▶ _WRITTEN PROBLEM 1_: Return the passage of the forum thread about the Roman Republic and Empire between "IMO the practice" and "corrupt and ineffective.", inclusive, copied without any change.

**** TEXT EXCERPT ****

Can we agree that the Roman Empire was a mistake? They should've stayed as a Republic

Can we agree that the Roman Empire was a mistake? They should've stayed as a Republic.

Bump.

Before Augustus: 100 years of civil wars and disasters.
After Augustus: 200 years of peace and prosperity.

>Augustus blunder at Teutoburg
>Caligula
>Nero
>Domitian
>Commodus
>literally everyone besides Septimius during the Severan dynasty
>crisis of the third century
>peace and prosperity

Ayy lmao

>After Augustus: 200 years of peace and prosperity
Kek you are so wrong.
See

> Augustus blunder at Teutoburg
It was just 3 legions, m8, 3 times more Romans died in the battle at Colline Gate in 82 BC.
>Caligula
>Nero
>Domitian
>Commodus
They had no significant influence on the everyday life outside Rome itself. I mean, they were shit rulers, but you can't compare them with the Social War or with the Sulla's and Caesar's Civil Wars, which devastated Italy and the rest of the Mediterranean. I mean, how big is their total death toll, hundreds, maybe thousands killed, no cities razed, no regions devastated? It's like an average month during the late Republic.
>literally everyone besides Septimius during the Severan dynasty
>crisis of the third century
This was after 200 years after Augustus.

Domitian was a brutal but effective autocrat. And the disaster at Teutoburg was Varus' blunder not Augustus'.

IMO the practice of Emperors adopted for merit, as practiced during the reign of the Five Good Emperors, was the best system. The republic had become too corrupt and ineffective.

>Caesar's Civil Wars

Yes, because this totally didn't have anything to do with the establishment of the empire.

It was still a republican civil war, regardless of its effects, same goes for the Final war of the Roman Republic. I mean, the Empire could have been established back in 82 BC, if Sulla had desired so, had more time to live and had a proper heir. The problem wasn't some outside treats, the problem was Republic's inherent inability to function properly at the scale it achieved.

We wouldn't even be talking about them if they stayed a republic

The republic was failing as a governing institution after the disappearance of external threats. That an empire rose was natural

Have you even heard of the Pax Romana?

Dominitian did literally nothing wrong, you're falling for senate propaganda

nah

I'm as big a Roman republic fan as the next guy, but lack of an equal power (like carthage was) made them turn on themselves to gain power, so you get shit like Sulla and Marius making empire all but inevitable.

CETERUM

For the Republic to have survived and been viable it would have needed pretty drastic reform. It was a system of government intended for the running of a small city-state that ended up having a global empire. Inter-senate and inter-family rivalries that used to be settled pretty much within Rome ended up resulting in civil wars involving dozens of Legions on both sides, which was draining Rome of manpower and money at a pretty dire rate toward the end of the Republic.

On top of this, the idea of exclusivity in the Senate amongst Latin peoples wasn't viable anymore. If the Republic had survived, you would have seen the provinces demand increased representation, and rebellions like the Socii wars breaking out (especially since lots of governors tended to treat provinces like their own piggy banks). There's no guarantee Rome would have survived wars like this.

> It was a system of government intended for the running of a small city-state that ended up having a global empire.

****

▶ _WRITTEN PROBLEM 2_: Retype the lines of the records between the line holding "Is pixel 72" and the line holding "1.63 metres", inclusive, reproducing them precisely and including nothing else.

**** SOURCE DATA ****

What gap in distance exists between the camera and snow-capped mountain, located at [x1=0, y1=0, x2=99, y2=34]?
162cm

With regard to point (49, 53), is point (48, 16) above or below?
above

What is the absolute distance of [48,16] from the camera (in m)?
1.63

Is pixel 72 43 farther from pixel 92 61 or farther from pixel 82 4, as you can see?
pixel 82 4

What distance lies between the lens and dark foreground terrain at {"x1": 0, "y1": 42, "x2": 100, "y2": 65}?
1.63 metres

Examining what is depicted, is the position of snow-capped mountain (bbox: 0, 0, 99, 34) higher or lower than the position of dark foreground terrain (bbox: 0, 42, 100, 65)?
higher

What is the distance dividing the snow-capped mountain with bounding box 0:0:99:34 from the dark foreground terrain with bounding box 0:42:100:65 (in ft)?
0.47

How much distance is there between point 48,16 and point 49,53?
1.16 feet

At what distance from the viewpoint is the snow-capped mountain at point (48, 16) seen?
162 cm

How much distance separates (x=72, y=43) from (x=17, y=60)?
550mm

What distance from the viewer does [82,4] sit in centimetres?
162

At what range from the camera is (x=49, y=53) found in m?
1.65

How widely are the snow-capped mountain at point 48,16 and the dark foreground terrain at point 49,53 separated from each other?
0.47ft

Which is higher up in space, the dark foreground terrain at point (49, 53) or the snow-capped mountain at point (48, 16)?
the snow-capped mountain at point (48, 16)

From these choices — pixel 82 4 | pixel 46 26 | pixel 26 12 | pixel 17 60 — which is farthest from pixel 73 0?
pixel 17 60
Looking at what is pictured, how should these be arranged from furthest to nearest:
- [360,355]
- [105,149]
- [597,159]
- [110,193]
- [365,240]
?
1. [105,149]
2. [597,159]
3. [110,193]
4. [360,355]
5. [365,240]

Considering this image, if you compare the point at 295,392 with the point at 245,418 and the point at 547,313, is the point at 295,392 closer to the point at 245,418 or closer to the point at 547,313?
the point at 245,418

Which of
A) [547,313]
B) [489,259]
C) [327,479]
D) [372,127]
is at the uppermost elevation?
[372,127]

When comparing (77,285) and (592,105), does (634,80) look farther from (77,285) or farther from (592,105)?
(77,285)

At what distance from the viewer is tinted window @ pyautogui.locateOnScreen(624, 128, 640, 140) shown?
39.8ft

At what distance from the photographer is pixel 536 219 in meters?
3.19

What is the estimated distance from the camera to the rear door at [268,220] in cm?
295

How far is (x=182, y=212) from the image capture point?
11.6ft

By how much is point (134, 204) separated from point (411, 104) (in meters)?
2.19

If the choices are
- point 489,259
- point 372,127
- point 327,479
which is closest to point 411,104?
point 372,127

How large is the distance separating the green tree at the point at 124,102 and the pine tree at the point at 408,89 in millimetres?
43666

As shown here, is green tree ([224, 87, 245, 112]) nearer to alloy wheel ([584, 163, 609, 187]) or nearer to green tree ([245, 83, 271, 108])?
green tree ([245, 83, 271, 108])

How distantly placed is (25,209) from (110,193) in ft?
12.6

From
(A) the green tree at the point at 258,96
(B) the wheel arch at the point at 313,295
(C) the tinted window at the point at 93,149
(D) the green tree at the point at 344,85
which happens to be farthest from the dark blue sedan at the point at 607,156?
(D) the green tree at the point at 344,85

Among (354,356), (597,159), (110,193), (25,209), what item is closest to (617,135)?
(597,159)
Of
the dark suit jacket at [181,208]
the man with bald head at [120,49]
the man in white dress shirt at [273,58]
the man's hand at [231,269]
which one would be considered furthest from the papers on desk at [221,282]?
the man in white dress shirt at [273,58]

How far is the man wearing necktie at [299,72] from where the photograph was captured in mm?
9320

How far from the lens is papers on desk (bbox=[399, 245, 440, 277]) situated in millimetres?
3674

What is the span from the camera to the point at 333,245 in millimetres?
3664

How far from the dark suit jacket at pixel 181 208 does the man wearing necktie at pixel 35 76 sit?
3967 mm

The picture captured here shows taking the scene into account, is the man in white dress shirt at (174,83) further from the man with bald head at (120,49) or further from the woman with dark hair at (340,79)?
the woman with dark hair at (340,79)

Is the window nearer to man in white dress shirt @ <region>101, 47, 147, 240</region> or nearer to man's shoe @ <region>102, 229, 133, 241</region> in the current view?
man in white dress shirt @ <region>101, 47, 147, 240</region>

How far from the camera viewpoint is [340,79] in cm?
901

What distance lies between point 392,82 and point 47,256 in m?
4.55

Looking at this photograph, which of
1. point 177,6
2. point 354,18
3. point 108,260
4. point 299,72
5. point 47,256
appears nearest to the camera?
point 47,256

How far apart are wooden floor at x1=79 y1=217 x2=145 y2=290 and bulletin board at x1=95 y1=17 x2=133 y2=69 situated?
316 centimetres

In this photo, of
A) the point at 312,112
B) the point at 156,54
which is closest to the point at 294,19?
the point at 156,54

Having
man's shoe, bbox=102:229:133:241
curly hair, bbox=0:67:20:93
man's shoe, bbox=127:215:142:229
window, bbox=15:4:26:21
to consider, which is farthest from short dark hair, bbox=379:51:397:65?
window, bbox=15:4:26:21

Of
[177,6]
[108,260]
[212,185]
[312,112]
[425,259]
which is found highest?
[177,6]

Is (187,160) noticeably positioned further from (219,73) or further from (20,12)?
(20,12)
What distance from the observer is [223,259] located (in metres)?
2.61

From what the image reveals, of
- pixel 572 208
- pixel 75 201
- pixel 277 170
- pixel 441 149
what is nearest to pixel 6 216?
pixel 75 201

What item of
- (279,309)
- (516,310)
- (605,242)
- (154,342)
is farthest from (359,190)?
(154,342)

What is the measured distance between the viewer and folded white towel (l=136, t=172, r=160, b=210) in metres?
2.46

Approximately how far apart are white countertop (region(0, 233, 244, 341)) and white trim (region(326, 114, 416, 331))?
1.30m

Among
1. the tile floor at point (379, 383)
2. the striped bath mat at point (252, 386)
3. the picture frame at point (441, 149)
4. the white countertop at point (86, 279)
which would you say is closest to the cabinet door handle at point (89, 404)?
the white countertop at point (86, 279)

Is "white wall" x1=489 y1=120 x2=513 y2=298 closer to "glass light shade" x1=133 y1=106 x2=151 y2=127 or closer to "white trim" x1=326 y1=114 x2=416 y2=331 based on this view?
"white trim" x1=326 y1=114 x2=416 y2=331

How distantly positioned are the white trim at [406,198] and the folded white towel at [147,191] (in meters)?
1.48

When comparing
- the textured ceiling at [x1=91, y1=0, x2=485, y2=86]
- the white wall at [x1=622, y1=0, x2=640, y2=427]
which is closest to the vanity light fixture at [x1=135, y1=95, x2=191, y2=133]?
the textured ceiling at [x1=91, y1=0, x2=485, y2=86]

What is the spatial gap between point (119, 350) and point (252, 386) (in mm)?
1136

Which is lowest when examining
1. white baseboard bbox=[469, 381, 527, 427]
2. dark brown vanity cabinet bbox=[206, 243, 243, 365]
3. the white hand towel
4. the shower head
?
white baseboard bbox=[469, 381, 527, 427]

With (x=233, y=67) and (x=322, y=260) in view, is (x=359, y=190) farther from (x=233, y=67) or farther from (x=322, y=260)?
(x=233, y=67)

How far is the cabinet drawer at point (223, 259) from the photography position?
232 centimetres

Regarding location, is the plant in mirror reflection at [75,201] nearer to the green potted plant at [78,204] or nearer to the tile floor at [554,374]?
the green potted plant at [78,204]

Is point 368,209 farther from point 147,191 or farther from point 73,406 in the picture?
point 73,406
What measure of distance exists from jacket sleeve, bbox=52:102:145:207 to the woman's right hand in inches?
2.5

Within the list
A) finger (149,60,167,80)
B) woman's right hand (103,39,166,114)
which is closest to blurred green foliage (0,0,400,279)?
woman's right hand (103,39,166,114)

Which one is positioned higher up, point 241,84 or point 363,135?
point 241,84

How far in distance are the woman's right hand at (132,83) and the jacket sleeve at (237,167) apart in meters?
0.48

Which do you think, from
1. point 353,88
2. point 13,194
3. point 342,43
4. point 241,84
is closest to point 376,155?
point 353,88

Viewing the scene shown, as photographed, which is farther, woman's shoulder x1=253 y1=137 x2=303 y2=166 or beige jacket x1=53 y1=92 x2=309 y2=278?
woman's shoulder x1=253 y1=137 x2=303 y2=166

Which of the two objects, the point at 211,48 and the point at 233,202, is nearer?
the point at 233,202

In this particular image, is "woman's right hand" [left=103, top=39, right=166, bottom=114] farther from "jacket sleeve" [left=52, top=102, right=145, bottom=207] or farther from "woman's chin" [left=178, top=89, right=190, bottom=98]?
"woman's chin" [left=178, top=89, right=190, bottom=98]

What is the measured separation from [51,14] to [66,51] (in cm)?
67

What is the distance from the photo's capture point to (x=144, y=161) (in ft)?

****

▶ _TASK RESPONSE 1_:
IMO the practice of Emperors adopted for merit, as practiced during the reign of the Five Good Emperors, was the best system. The republic had become too corrupt and ineffective.

▶ _TASK RESPONSE 2_:
Is pixel 72 43 farther from pixel 92 61 or farther from pixel 82 4, as you can see?
pixel 82 4

What distance lies between the lens and dark foreground terrain at {"x1": 0, "y1": 42, "x2": 100, "y2": 65}?
1.63 metres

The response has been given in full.